The years—the years! . . . Each crowding generation
Of tall green fern has risen (quaintly twisted
And crook'd at first, like crozier of an abbot),
And turned to russet, and the scythe has mown them,
Laying their straight brown stems upon the green sward,
For twenty autumns since that fateful autumn;—
No vague transmitted legend, no tradition,
No faintly floating mem'ry of that evening
Is whisper'd by this heedless generation
Of feath'ry bracken, when the ev'ning breezes
Sway all the pigmy forest. E'en the roses
Deem not their faded forefather is sleeping
So near my heart!

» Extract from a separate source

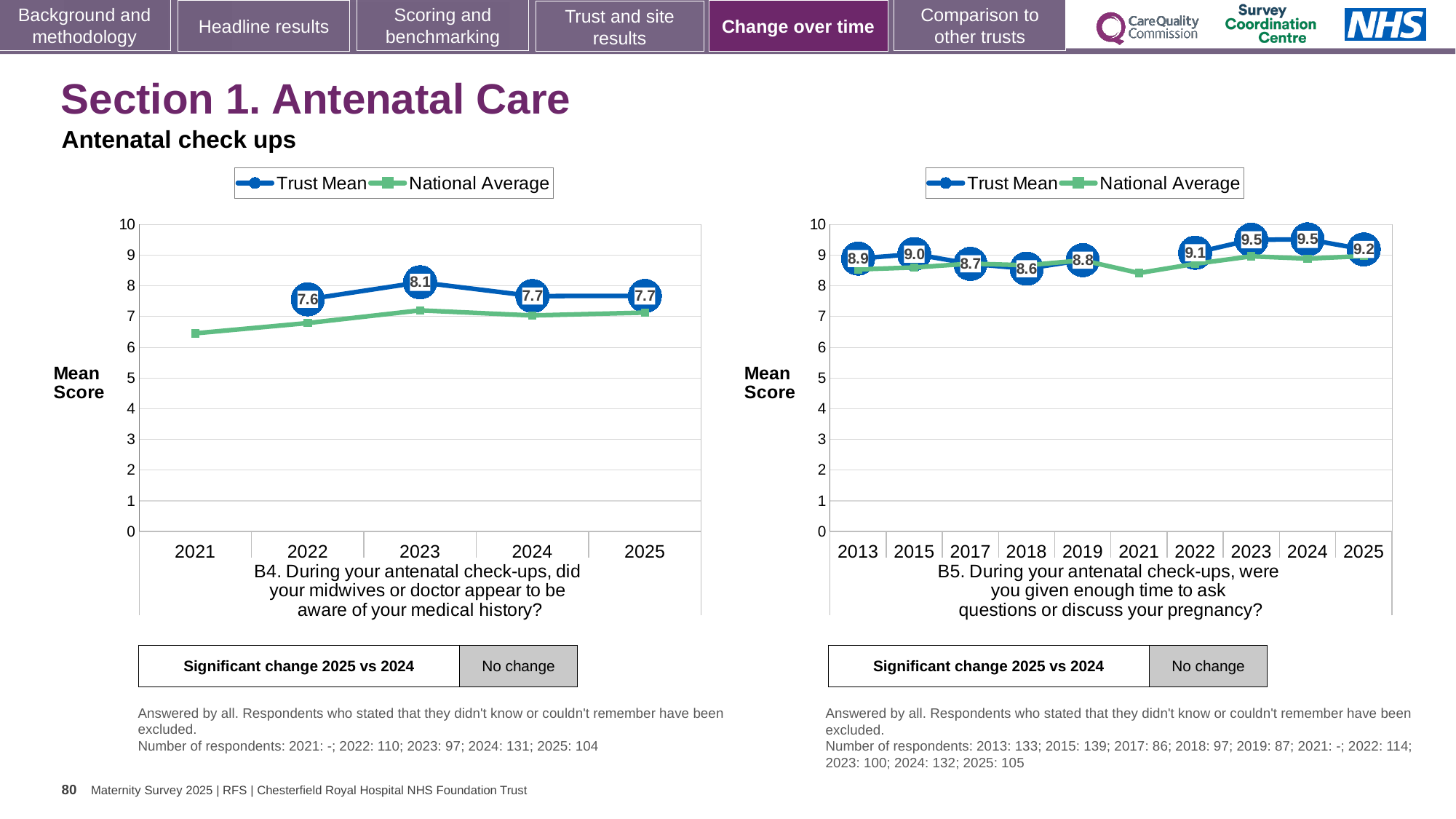
In the right chart (B5), is the Trust Mean higher in 2023 or in 2025? 2023 In the right chart (B5), how many years are shown on the x axis? 10 How many series does the legend of the left chart (B4) list? 2 In the right chart (B5), what is the Trust Mean for 2018? 8.6 In the left chart (B4), what is the Trust Mean for 2022? 7.6 In the right chart (B5), which year has the lowest Trust Mean? 2018 In the left chart (B4), what is the Trust Mean for 2023? 8.1 In the left chart (B4), is the National Average for 2021 greater or less than 7? less In the left chart (B4), which year has the highest Trust Mean? 2023 In the left chart (B4), what is the difference between the Trust Mean in 2023 and in 2024? 0.4 What type of chart is the right chart (B5)? Line chart In the right chart (B5), what is the Trust Mean for 2025? 9.2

These twining honeysuckles
Are not the pink and amber witnesses
Of my first love, but fair, forgetful offspring
Of those that tangled in my shining tresses
Ere they were grey: I dare not say, my darling,
What thou wert then to me, or how thy shadow
Seems standing o'er me now as on that ev'ning!
Alas, the years! the years! . . . How strange the bracken

105

Should thus be crush'd and broken! Has the phantom
Of our dead love held revel here by moonlight
In bitter mockery? . . . The wild white roses
Are here as then, the break amongst the bracken,
The clinging pink and amber honeysuckle—
This was the place. . . .

106

TO TIME.

Oh, Time! show mercy to me, and unwind
This tangled web, or tear the strands away
That twist and knot, and cause so great delay
In this fair work I fashion'd to my mind,
Help me, old Time!
My hands are helpless; I have toil'd so long;
Mine eyes are dim, my bobbins seem possess'd,—
They will not twist the right way and the best,
So all the texture will be netted wrong,—
Help me, wise Time!
This seems to thee, no doubt, a trivial thing;
A woven shred, that will endure, alas!
As short a while as on thy shifting glass
Lingers the echo of Death's cross'd-bones' ring;
Help me, good Time!
Shuffle the strands aright; thou art too great
To smart with envy at the little bliss
So poor a worm as I may gain by this,
Be on my side, and let us laugh at Fate;
Help us, dear Time!

107

TO A GARDEN.

Oh, happy Eden! where I roam'd of yore
In that sweet innocence I long for now,—
No childish innocence of fruited bough,
For I had bit my apple to the core;
But when the golden fruit seem'd doubly sweet,
(Unlike the tempter of a bygone day,)
A serpent came, and bade me fling away
What once he bade those first poor lovers eat.
Oh, had I never bent that magic bough,
And tasted of the sweetness that it bore,
My heart had been as careless as before,
And all these bitter tears unfalling now!
I curse the cruel hand that pointed where
My golden apple show'd a bitter flaw,
And his malignant eye, who smiled and saw
My best illusions melting into air!

108

But garden,—garden where I used to rove,
I bless thy orange groves and sunny sky,
I bless thy feath'ry palm-trees tow'ring high,
That overshadow'd what seem'd then my love!